Não pude evitar um sorriso ao ler a mensagem e pensei que só poderia se tratar de uma nova teoria da conspiração descoberta pelo Bob. Comecei a fazer o download do vídeo. Nunca fui um entusiasta dessas teorias, à exceção da que diz respeito ao 11 de setembro, mas sempre achei que algumas tinham argumentos muito interessantes e até mesmo plausíveis, por isso achei que seria interessante ver o que Bob havia reservado pra mim.

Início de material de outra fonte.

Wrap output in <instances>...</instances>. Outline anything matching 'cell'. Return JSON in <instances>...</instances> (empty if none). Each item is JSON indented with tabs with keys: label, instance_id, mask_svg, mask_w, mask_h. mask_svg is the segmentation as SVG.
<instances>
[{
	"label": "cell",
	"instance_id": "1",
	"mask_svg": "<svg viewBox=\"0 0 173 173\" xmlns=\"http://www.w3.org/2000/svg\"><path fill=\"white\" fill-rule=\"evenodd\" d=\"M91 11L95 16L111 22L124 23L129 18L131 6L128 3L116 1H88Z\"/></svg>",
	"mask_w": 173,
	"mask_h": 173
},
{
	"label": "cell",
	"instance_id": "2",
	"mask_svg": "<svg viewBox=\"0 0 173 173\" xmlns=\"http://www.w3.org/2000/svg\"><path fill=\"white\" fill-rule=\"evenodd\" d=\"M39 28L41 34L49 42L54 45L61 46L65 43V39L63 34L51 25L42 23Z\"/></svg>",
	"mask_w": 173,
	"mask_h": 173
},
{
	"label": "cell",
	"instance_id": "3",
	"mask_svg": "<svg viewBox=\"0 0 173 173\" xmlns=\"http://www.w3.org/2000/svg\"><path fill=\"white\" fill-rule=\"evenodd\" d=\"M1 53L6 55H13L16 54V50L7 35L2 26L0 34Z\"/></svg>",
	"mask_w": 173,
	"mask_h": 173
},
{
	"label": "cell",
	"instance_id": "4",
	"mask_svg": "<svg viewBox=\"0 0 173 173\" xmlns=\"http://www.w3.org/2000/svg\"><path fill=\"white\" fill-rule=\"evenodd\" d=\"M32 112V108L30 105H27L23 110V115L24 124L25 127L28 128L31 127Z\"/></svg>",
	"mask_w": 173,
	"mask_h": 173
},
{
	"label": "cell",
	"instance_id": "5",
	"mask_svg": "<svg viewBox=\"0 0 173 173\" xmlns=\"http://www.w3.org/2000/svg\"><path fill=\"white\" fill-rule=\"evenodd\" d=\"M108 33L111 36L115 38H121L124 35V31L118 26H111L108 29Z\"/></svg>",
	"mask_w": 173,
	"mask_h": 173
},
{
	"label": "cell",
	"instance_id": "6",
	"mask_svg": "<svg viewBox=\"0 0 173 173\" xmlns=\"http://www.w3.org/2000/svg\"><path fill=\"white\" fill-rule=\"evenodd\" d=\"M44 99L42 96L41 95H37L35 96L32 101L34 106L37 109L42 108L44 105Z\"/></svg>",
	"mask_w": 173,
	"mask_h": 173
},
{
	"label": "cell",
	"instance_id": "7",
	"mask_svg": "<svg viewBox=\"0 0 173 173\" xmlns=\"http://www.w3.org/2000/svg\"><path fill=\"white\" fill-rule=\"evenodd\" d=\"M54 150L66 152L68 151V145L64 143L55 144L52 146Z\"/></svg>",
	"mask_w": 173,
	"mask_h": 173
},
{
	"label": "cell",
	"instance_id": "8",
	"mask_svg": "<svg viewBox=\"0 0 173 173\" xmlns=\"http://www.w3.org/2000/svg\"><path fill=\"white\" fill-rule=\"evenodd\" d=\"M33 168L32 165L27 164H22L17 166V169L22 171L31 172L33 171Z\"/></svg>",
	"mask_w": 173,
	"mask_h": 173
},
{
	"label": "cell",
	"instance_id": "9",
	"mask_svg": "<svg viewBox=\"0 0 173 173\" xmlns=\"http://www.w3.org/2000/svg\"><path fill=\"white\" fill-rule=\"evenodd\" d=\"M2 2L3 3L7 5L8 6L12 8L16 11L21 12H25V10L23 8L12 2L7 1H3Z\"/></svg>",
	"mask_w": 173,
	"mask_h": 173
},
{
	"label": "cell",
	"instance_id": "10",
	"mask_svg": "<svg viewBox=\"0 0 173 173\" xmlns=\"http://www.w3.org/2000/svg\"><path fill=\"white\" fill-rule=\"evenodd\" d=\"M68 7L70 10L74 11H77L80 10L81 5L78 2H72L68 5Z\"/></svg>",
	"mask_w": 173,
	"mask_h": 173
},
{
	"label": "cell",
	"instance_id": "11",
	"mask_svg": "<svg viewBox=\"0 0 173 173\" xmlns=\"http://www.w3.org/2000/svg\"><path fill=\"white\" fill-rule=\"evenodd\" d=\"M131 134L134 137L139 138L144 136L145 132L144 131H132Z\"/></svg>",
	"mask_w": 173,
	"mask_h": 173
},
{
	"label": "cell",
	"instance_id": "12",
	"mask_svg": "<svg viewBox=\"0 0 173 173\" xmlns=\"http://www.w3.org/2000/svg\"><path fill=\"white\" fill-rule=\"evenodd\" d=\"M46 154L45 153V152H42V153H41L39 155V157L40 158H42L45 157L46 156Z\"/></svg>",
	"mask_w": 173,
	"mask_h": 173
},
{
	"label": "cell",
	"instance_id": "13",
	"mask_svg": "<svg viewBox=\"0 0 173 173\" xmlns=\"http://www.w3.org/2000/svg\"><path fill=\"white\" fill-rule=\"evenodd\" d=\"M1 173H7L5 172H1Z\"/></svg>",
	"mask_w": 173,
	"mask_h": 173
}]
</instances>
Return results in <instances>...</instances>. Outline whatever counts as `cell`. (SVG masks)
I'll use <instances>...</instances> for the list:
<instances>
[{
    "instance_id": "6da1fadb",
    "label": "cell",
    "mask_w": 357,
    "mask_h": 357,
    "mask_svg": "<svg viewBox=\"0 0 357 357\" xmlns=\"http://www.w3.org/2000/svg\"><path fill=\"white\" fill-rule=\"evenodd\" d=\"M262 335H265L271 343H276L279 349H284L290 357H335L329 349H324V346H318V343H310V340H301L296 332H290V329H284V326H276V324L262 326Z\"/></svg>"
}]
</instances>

Abri o vídeo assim que o download terminou, e o que eu vi tirou meu sono durante muito tempo. O vídeo começava com uma mensagem de aviso "Cenas extremamente fortes" e cortava pra uma filmagem tosca, provavelmente de uma câmera de celular, de duas mulheres conversando, uma delas a própria "cinegrafista". Elas estavam no que parecia ser uma casa bem pequena, já que o cômodo em que se encontravam parecia ser a sala e mal acomodava a mobília antiga que decorava o local. Uma boa parte do vídeo transcorre com ambas conversando sobre nada em especial, quando uma batida forte foi ouvida na porta da sala, tão forte que foi possível ouvir o barulho de madeira se soltando.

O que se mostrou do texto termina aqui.